Problem statement: Could you retype the entries below exactly, omitting every picture?

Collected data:
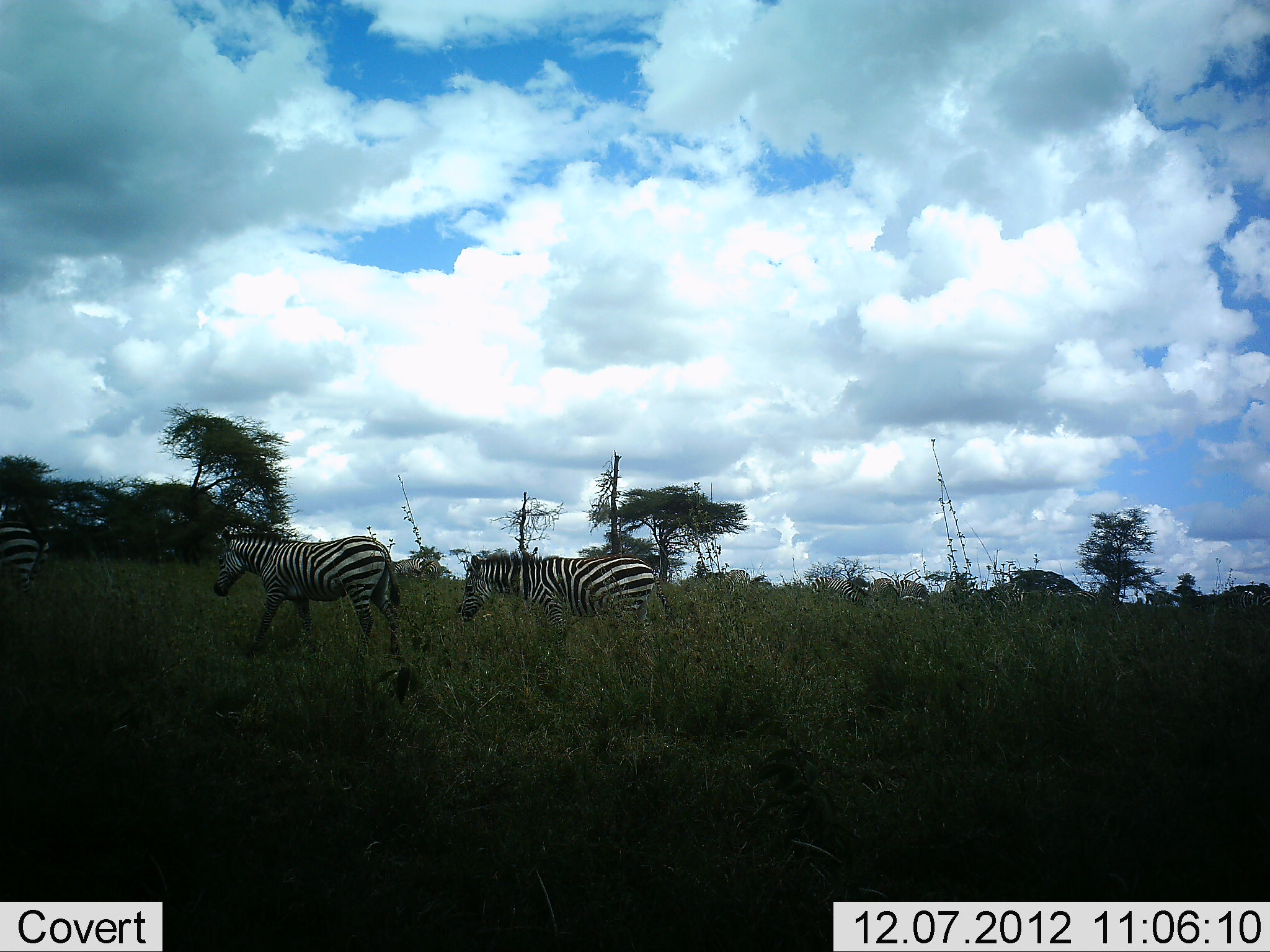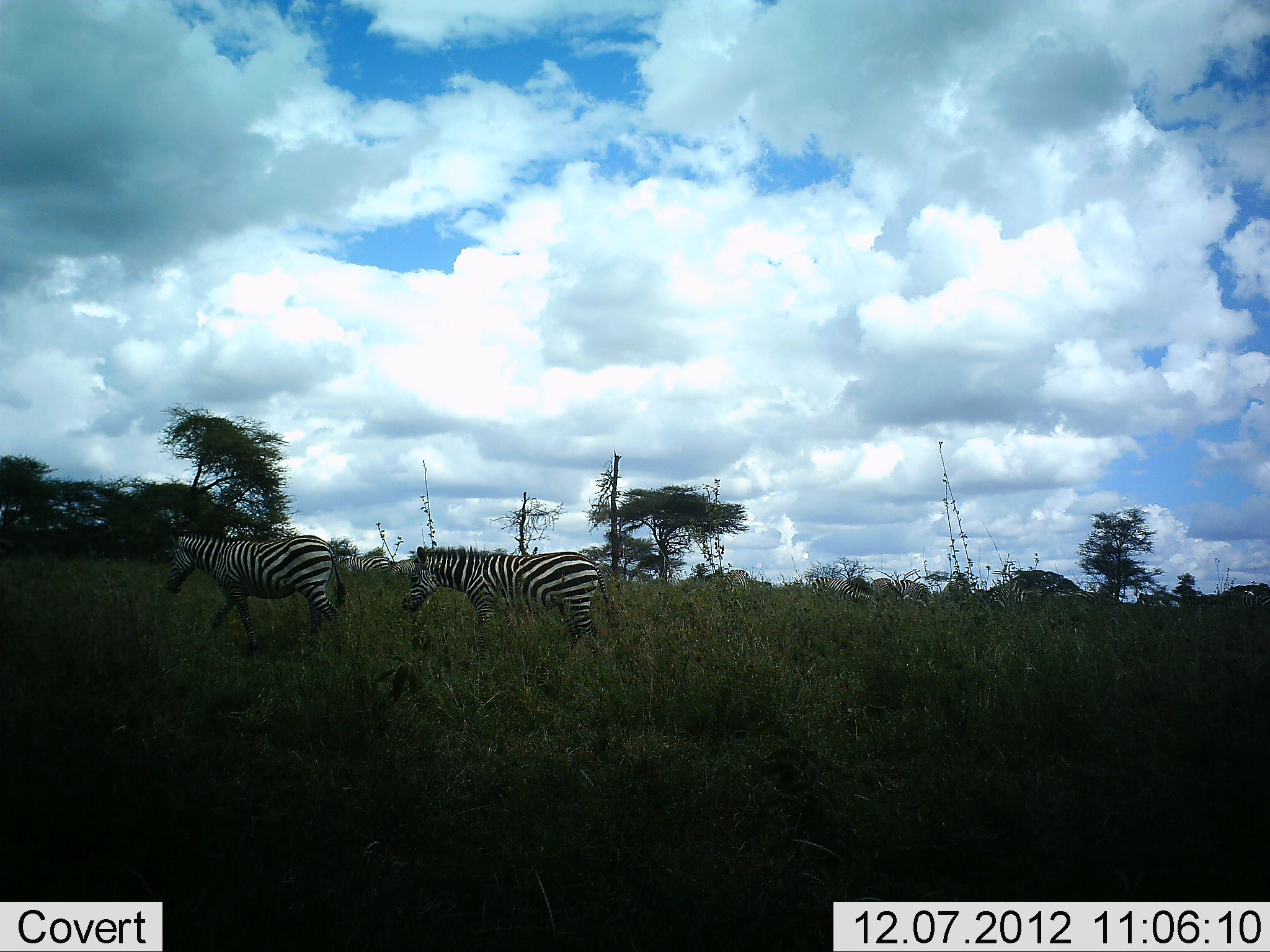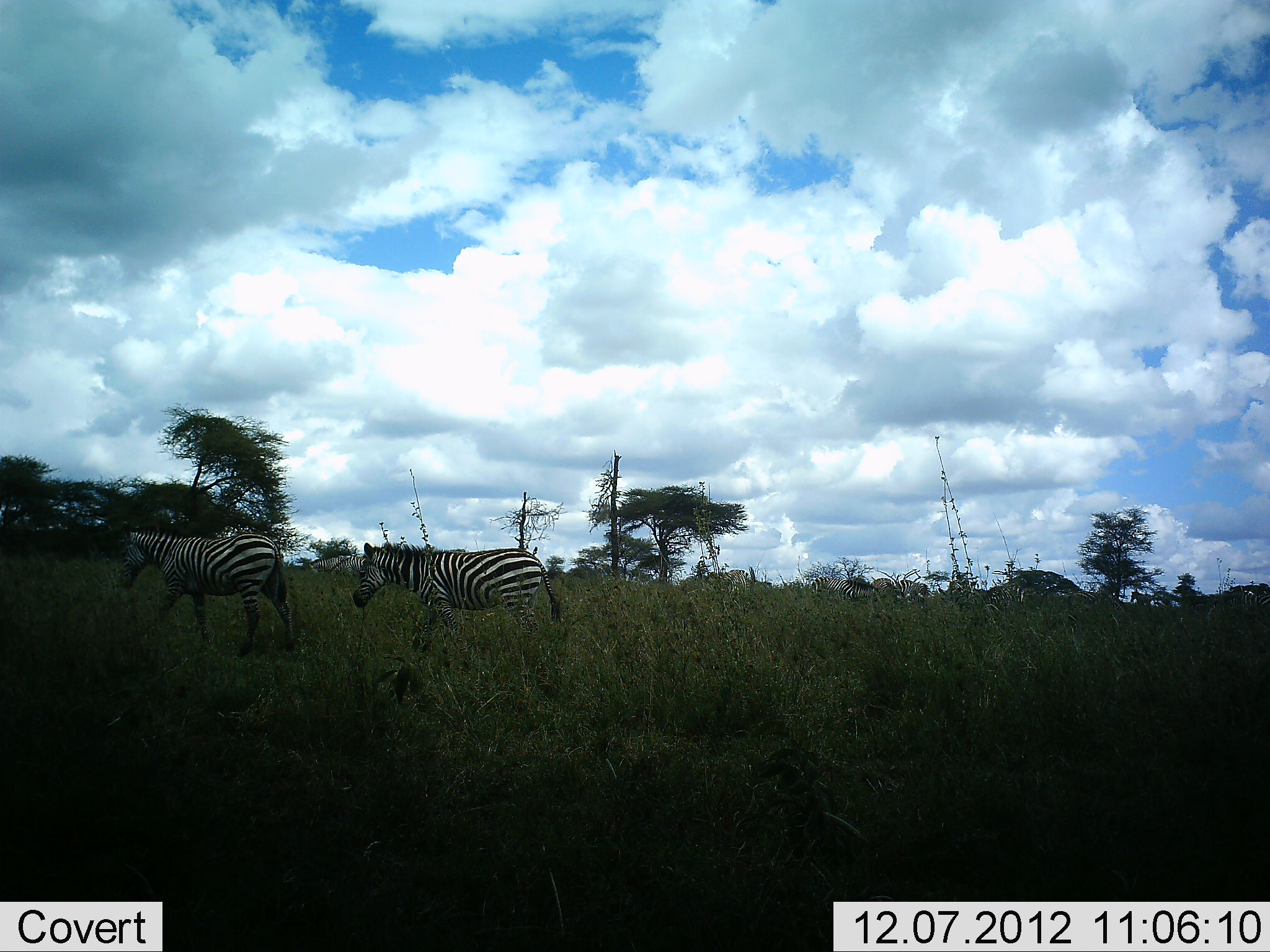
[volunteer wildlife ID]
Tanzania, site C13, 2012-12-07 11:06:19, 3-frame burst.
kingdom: Animalia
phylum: Chordata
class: Mammalia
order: Perissodactyla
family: Equidae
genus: Equus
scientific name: Equus quagga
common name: plains zebra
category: zebra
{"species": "zebra (plains zebra) (Equus quagga)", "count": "3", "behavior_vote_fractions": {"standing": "20%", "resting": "0%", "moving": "90%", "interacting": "0%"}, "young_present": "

Answer box:
[volunteer wildlife ID]
Tanzania, site C13, 2012-12-07 11:06:19, 3-frame burst.
kingdom: Animalia
phylum: Chordata
class: Mammalia
order: Perissodactyla
family: Equidae
genus: Equus
scientific name: Equus quagga
common name: plains zebra
category: zebra
{"species": "zebra (plains zebra) (Equus quagga)", "count": "3", "behavior_vote_fractions": {"standing": "20%", "resting": "0%", "moving": "90%", "interacting": "0%"}, "young_present": "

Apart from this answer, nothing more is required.